What is being asked:
Starting with the line that contains "What is the spacing" and going on through the line that contains "How far is (140,320)", change "white curtain" to "pale curtain" and write those lines of the data out again with nothing else altered.

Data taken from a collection
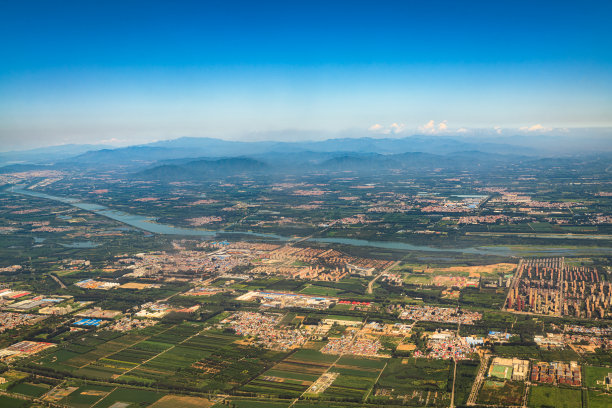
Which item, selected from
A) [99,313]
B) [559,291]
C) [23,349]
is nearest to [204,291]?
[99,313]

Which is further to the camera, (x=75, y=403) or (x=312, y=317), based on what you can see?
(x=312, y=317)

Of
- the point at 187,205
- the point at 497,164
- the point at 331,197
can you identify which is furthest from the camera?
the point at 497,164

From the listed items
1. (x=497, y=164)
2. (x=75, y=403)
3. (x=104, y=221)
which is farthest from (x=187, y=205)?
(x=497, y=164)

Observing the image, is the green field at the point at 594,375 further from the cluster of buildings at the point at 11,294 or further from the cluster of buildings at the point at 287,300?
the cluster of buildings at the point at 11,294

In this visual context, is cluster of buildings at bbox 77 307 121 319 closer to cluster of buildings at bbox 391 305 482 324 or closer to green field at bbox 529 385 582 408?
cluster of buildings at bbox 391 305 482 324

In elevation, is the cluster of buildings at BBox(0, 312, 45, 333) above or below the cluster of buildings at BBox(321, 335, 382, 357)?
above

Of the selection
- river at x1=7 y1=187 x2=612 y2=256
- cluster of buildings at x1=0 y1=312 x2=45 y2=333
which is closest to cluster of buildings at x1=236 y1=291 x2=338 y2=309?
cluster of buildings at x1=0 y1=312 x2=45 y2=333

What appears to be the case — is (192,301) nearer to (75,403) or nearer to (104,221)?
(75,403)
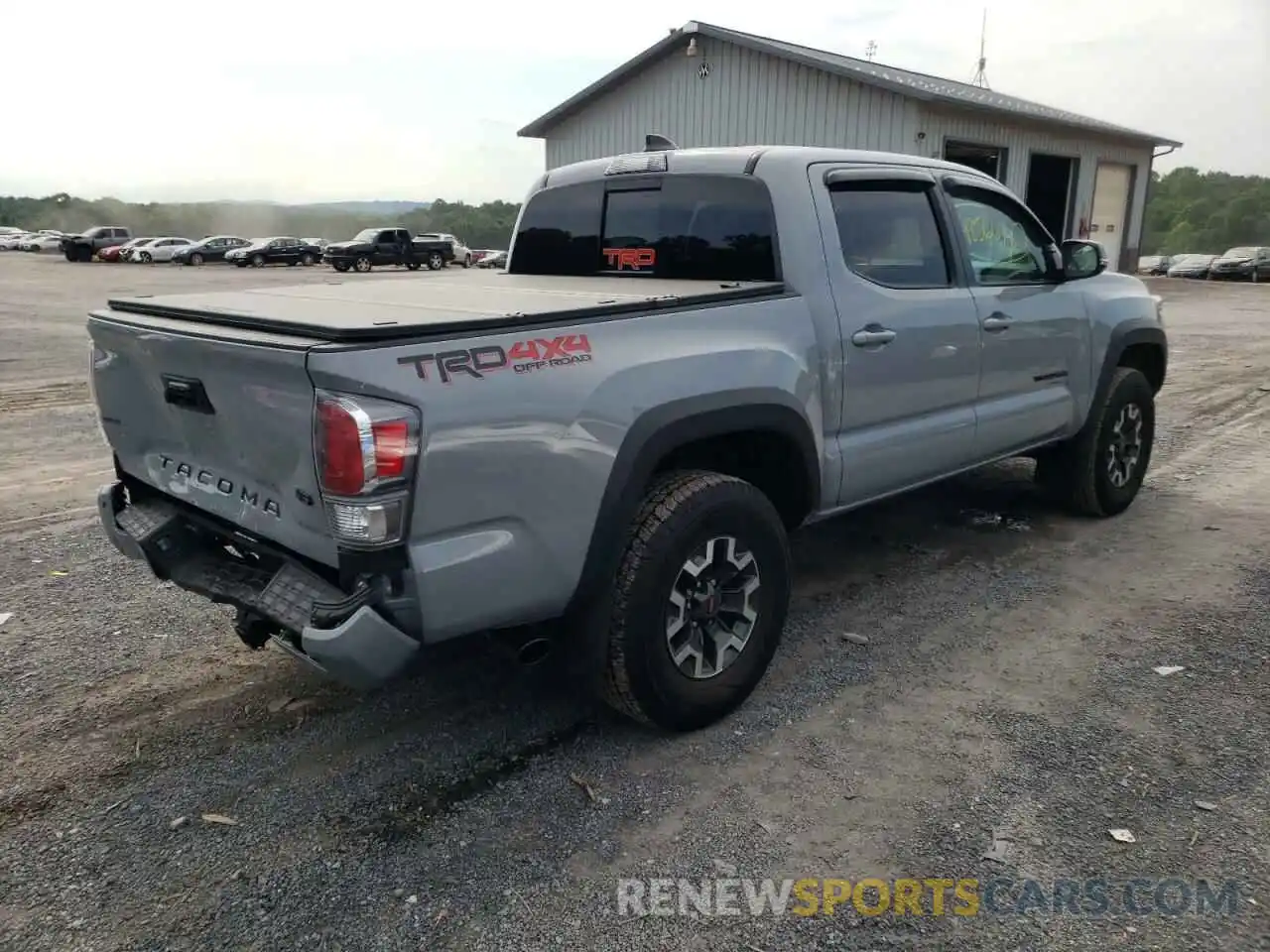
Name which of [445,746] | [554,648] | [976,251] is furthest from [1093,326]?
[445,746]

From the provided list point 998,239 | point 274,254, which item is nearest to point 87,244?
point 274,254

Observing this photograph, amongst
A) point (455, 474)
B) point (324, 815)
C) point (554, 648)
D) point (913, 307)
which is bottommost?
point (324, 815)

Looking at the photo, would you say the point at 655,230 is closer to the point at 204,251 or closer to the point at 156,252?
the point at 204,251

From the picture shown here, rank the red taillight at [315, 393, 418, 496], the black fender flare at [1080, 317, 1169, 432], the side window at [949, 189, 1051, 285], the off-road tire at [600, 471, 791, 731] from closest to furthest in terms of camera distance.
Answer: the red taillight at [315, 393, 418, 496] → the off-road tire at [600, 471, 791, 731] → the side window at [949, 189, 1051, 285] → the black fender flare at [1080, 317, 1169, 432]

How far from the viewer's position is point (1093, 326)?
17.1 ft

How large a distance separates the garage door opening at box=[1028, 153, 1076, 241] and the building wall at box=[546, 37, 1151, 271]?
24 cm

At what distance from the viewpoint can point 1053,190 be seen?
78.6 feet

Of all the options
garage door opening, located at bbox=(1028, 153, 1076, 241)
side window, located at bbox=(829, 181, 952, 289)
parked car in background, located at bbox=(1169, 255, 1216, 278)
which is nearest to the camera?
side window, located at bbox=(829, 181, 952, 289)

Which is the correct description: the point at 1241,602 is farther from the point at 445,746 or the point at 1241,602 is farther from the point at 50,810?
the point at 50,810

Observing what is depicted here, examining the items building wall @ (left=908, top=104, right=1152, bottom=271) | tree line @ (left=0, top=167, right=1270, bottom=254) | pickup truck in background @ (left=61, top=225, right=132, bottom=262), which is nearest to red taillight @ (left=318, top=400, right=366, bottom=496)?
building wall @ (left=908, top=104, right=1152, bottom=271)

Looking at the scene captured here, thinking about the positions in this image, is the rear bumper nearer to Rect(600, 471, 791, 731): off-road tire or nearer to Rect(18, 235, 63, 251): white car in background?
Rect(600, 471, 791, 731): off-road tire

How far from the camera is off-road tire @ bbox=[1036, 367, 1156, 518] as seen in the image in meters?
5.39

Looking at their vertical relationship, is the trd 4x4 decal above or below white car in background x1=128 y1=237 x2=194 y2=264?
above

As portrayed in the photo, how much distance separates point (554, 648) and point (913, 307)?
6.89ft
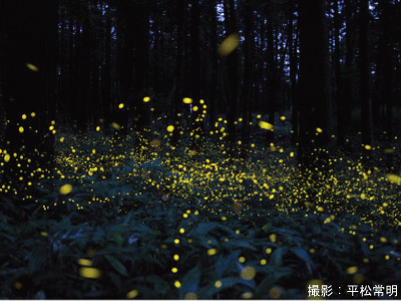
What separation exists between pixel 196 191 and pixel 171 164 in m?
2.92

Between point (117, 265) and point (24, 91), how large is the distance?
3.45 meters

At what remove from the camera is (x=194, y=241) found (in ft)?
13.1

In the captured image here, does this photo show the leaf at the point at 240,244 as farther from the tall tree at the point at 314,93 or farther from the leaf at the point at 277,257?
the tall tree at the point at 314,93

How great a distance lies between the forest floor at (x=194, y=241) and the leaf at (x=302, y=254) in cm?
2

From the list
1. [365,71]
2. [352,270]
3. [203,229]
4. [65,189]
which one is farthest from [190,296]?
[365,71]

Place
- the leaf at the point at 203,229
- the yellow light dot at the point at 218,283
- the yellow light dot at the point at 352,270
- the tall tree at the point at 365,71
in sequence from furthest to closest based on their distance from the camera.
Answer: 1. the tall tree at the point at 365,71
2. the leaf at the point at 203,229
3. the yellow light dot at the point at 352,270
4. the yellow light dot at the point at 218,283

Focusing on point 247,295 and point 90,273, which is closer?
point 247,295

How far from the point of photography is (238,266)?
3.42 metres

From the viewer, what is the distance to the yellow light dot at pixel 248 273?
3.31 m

...

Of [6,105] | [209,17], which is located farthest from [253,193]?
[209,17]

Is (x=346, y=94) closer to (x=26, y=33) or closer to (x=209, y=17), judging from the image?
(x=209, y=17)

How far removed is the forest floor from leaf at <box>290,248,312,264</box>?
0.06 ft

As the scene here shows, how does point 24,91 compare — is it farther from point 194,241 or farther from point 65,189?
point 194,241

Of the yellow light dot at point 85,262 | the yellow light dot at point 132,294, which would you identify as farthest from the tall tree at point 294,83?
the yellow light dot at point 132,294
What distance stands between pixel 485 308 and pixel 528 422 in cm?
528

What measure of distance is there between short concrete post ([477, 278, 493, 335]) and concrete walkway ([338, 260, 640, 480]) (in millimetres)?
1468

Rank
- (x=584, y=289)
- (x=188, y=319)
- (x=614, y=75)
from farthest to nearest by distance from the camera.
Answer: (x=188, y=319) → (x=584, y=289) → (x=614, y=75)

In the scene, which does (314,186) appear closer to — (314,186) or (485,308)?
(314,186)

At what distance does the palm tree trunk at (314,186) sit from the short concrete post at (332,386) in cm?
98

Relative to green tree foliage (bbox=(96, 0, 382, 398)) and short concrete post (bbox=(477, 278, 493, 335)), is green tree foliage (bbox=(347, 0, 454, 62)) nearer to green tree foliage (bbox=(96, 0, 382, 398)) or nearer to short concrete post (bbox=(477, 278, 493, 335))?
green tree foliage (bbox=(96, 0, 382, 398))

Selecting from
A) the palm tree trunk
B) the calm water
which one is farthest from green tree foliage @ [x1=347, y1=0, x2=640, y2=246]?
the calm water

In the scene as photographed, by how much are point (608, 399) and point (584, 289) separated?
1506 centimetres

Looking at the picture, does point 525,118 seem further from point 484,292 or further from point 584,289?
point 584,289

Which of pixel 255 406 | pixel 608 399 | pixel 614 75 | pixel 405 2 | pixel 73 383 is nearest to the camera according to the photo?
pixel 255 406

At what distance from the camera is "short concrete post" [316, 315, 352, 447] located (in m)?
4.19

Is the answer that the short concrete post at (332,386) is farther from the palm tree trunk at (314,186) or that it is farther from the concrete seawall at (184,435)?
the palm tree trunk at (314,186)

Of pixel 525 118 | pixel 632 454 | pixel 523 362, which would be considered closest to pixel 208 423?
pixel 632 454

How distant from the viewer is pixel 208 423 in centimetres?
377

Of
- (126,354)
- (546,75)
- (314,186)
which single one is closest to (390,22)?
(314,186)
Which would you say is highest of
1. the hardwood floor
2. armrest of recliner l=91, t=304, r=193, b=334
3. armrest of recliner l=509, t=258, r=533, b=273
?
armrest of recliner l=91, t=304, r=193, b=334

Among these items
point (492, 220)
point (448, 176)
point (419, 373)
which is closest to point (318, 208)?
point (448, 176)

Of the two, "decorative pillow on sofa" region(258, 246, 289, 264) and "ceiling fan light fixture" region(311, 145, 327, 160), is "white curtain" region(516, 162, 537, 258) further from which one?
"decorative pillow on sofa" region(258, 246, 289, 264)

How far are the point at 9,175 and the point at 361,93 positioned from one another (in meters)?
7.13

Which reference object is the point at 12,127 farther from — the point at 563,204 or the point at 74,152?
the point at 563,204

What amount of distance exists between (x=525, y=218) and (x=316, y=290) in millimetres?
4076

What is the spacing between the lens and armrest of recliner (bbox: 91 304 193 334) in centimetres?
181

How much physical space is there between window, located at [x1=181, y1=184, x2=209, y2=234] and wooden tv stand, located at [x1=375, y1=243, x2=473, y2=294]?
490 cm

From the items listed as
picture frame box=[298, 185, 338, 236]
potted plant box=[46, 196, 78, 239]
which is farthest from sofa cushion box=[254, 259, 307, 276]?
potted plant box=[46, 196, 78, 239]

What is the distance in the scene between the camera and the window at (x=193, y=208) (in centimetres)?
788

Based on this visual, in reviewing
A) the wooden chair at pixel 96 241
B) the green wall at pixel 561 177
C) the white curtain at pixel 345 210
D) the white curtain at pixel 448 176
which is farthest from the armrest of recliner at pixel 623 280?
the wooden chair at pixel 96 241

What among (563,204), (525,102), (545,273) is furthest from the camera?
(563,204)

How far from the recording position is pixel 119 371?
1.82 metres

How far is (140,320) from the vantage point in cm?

Answer to the problem:
What is the spacing between the lens and armrest of recliner (bbox: 91 304 193 334) in centimetres?
181

How much physical space is there between window, located at [x1=181, y1=184, x2=209, y2=234] and wooden tv stand, located at [x1=375, y1=243, x2=473, y2=294]?
490 cm

From the items listed as
picture frame box=[298, 185, 338, 236]
potted plant box=[46, 196, 78, 239]
which is farthest from sofa cushion box=[254, 259, 307, 276]?
potted plant box=[46, 196, 78, 239]

What is the distance in the scene between the camera and the window at (x=193, y=208) (in centimetres)?
788

Based on this visual, in reviewing
A) the wooden chair at pixel 96 241
B) the green wall at pixel 561 177
C) the pale curtain at pixel 345 210
D) the pale curtain at pixel 448 176
which is farthest from the armrest of recliner at pixel 623 280?
the wooden chair at pixel 96 241

What among (563,204), (525,102), (545,273) is furthest from the camera?
(563,204)

How far from the recording position is pixel 119 371?
1.82 metres

How far is (140,320) from the vantage point in cm?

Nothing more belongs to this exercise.